The Cruel Prince by Holly Black
The monarchs of the Seelie and Unseelie Courts, along with the wild unallied faeries who came for the coronation, had made camp on the easternmost corner of the island. They had pitched tents, some in motley, some in diaphanous silks. When I get close, I can see fires burning. Honey wine and spoiled meat perfume the air.
Cardan stands next to me, dressed in flat black, his dark hair combed away from a face scrubbed clean. He looks pale and tired, although I let him sleep as long as I dared.
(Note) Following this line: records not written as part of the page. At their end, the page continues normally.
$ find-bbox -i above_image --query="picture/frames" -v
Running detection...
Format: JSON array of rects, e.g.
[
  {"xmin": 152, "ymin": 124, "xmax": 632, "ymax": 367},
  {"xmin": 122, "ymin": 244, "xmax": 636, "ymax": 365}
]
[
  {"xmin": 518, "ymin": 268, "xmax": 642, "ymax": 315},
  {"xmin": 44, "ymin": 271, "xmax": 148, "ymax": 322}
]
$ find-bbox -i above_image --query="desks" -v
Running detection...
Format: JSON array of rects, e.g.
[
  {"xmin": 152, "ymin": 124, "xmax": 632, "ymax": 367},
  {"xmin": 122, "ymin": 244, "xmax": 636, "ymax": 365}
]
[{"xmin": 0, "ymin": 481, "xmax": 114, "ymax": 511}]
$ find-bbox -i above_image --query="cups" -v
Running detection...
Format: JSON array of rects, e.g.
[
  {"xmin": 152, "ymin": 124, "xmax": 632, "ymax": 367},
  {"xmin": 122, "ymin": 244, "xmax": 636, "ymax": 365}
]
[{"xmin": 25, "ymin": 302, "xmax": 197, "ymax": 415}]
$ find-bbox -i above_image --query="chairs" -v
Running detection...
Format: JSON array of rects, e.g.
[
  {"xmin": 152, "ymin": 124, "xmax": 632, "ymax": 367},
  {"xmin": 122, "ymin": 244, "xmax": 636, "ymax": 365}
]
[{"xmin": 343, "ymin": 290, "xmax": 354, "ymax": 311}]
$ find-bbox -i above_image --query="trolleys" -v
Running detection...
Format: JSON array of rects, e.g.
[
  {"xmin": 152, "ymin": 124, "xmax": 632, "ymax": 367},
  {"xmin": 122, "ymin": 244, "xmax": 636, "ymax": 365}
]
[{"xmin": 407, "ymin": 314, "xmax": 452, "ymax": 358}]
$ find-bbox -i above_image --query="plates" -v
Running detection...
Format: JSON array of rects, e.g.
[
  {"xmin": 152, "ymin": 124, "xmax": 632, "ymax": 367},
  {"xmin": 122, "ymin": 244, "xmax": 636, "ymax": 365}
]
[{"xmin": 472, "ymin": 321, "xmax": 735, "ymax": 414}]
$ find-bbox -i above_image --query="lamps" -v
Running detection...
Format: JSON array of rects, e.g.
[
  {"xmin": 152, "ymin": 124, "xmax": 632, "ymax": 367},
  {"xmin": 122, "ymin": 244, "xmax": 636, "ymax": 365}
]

I didn’t wake up the Ghost or the Roach after Cardan swore his oath. Instead, I talked strategy with the Bomb for the better part of an hour. She is the one who got me the change of clothes for Cardan, the one who agreed he might come in useful. Which is how I came to be here, about to try to find a monarch willing to back a ruler other than Balekin. If my plan is going to succeed, I need someone at that feast who is on the side of a new king, preferably someone with the power to keep a dinner party from devolving into another slaughter if things go sideways.
If nothing else, I’ll need lots of disruptions to be sure I can get Oak out of there. The Bomb’s glass globes aren’t going to be enough. What I’ll have to offer in exchange, I am not entirely sure. I’ve spent all my own promises; now I will begin spending the crown’s.
I take a deep breath. Once I stand in front of the lords and ladies of Faerie and declare my intent to go against Balekin, there’s no going back, no crawling under the coverlets in my bed, no running away. If I do this, I am bound to Faerie until Oak sits on the throne.
We have tonight and half of tomorrow before the feast, before I must go to Hollow Hall, before my plans either come together or come entirely apart.
There’s only one way to keep Faerie ready for Oak—I have to stay. I have to use what I’ve learned from Madoc and the Court of Shadows to manipulate and murder my way into keeping the throne ready for him. I said ten years, but perhaps seven will be enough. That’s not so long. Seven years of drinking poison, of never sleeping, of living on high alert. Seven more years, and then maybe Faerie will be a safer, better land. And I will have earned my place in it.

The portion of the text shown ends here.